The lost novel was called Gianni, Gianni, after the young man Casey had been living with, if not yet in, for the last few years: a gigolo, Cabrera thought (‘nothing more vulgar than a vulgar Italian’). Gianni had left him, and some Cubans have told me that this alone was the reason for his suicide. But when we read the rescued chapter, ‘Piazza Morgana’, we can only think that he died content. The English overflows with Latin exuberance. This last fictional incarnation has cracked the puzzle of living with incomparably greater success than the ‘simulator’: he simply takes up residence in the body of the beloved. ‘How come I had never thought of this? This is happiness. There is no other word.’ The pallid lurker becomes an explorer of fabulous anatomical realms. The ghoulishness remains, but it is shameless now, as the indestructible parasite on an indestructible host gloatingly prepares to ‘uncap the knees and drink patiently and carefully (lest one drop should flow out) from the rich lubricants cupped up in the joints, dislodge the thigh, slit the bone and feed on the marrow for a whole season of delight, gulp down the eyes as one gulps down an egg, look into the empty sockets for nights on end’. The exile finds a home, the paranoiac is safe at last, the outsider becomes the ultimate insider, and the ailing body mutates into an omnipotent virus.

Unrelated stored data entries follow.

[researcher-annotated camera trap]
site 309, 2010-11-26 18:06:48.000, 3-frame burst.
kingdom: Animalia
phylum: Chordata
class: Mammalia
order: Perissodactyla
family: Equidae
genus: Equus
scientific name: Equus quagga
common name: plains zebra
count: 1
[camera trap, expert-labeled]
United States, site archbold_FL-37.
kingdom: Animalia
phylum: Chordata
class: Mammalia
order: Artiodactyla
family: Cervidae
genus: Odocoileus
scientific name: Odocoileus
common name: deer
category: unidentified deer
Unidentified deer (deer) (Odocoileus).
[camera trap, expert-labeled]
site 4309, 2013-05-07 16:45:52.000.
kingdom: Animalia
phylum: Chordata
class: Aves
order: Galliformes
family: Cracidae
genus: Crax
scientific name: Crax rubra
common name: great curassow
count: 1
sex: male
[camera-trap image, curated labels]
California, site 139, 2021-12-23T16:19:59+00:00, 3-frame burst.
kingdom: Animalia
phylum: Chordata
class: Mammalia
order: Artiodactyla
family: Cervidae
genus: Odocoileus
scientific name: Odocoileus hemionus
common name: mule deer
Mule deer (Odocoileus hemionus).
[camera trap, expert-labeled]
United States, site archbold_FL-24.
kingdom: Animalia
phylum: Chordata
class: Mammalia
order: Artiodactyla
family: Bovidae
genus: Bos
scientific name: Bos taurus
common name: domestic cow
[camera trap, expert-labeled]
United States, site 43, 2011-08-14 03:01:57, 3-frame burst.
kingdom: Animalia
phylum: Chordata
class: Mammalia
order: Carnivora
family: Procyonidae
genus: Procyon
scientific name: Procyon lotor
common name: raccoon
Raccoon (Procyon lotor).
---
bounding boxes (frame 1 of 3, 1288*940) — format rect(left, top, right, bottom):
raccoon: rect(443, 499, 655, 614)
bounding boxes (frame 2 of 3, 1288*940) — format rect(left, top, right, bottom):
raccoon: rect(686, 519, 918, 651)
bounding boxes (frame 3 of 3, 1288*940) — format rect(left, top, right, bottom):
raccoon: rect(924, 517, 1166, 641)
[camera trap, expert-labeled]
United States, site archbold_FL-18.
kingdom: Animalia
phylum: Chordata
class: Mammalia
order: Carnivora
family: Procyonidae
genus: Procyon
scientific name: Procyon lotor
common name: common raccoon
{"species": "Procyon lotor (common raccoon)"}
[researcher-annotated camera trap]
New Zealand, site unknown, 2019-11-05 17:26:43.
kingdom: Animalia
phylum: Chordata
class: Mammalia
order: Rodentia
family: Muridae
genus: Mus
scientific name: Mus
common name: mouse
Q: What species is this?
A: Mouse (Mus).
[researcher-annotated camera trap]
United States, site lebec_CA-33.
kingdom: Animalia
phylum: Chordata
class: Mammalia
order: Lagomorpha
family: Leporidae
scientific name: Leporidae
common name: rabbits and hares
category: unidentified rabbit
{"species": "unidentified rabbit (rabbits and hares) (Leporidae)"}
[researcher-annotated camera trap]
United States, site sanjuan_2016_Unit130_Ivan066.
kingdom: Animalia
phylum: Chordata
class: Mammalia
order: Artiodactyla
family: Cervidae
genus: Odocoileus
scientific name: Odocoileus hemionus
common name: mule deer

No exit permit, no entry permit, no passport, no borders, no visa, no carta d’identità, no nothing! I can choose to settle on the right nipple where the vein ends and nerve ends blossom into a delicate tender pink tip. There I can wait indefinitely. I’m in no particular hurry. Time has been obliterated. You are Time. It was only last century that I held on like mad to the slimy walls of your bladder to avoid being flushed out. So I can wait, typewriter and all, cuddle myself to sleep under the marvellous soft hairy hill on your chest and wait until some idiot wakes me up and makes me tingle with it. I can climb up your tongue and lick and squeeze myself into someone else’s mouth.
The death-wish had been fulfilled: all that remained was for the author to swallow the pills.